## Request A
Which kinds of content does the quoted "Good Samaritan" provision in the Section 230 post list as removable in good faith? Give every one.
## Request B
Reproduce the passage of the Section 230 post between "The US Department" and "currently going on.", inclusive.
## Request C
According to the Section 230 post, what year is the Communications Decency Act from?

## Given text
START
The US Department of Justice published today its proposal for a review of Section 230 of the 1996 Communications Decency Act. This proposal is not the only document to have come out today (see Senator Hawley’s somewhat unrealistic idea here) but it is the official US government position. Section 230 – which insulates intermediaries against claims for illegality for content posted by third parties – is arguably among the most important provisions for the Internet ever drafted. Its review will not only have worldwide impact (thanks to the global presence of US Internet companies) but will influence the EU’s attempt to revise its own regime, which is currently going on.
It is worth mentioning that President Trump’s earlier problematic Executive Order, which also targets Section 230, is not the subject of this post (although it detracts from the possible real need to reform Section 230).1
S.230 CDA is the US law giving protection from liability to intermediaries who publish third party content. Its Section (1) essentially says that no internet intermediary should be treated as a publisher for content posted by third parties. At the same time, its “Good Samaritan” Section 2 gives immunity to providers who voluntarily take action to remove “obscene, lewd, lascivious, filthy, excessively violent, harassing, or otherwise objectionable” content in good faith, whether such content otherwise enjoys constitutional protection. This provisions protects content-moderation decisions, irrespective of their motives as long as they are taken in “good faith”.
END
## Data
START
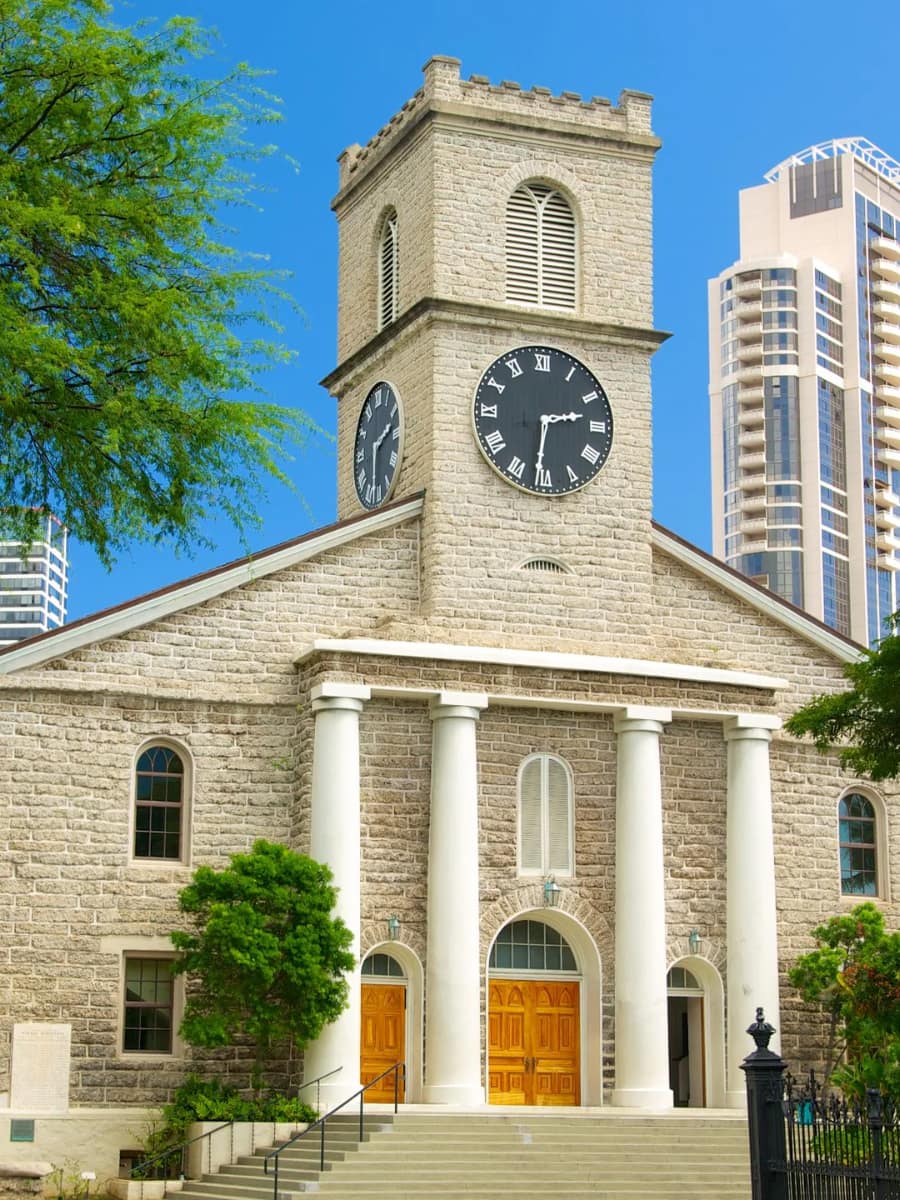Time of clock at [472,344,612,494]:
END
START
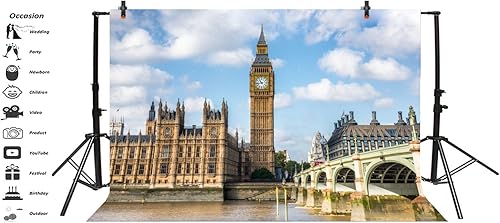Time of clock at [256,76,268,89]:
END
## Complete answer A
obscene, lewd, lascivious, filthy, excessively violent, harassing, otherwise objectionable

## Complete answer B
The US Department of Justice published today its proposal for a review of Section 230 of the 1996 Communications Decency Act. This proposal is not the only document to have come out today (see Senator Hawley’s somewhat unrealistic idea here) but it is the official US government position. Section 230 – which insulates intermediaries against claims for illegality for content posted by third parties – is arguably among the most important provisions for the Internet ever drafted. Its review will not only have worldwide impact (thanks to the global presence of US Internet companies) but will influence the EU’s attempt to revise its own regime, which is currently going on.

## Complete answer C
1996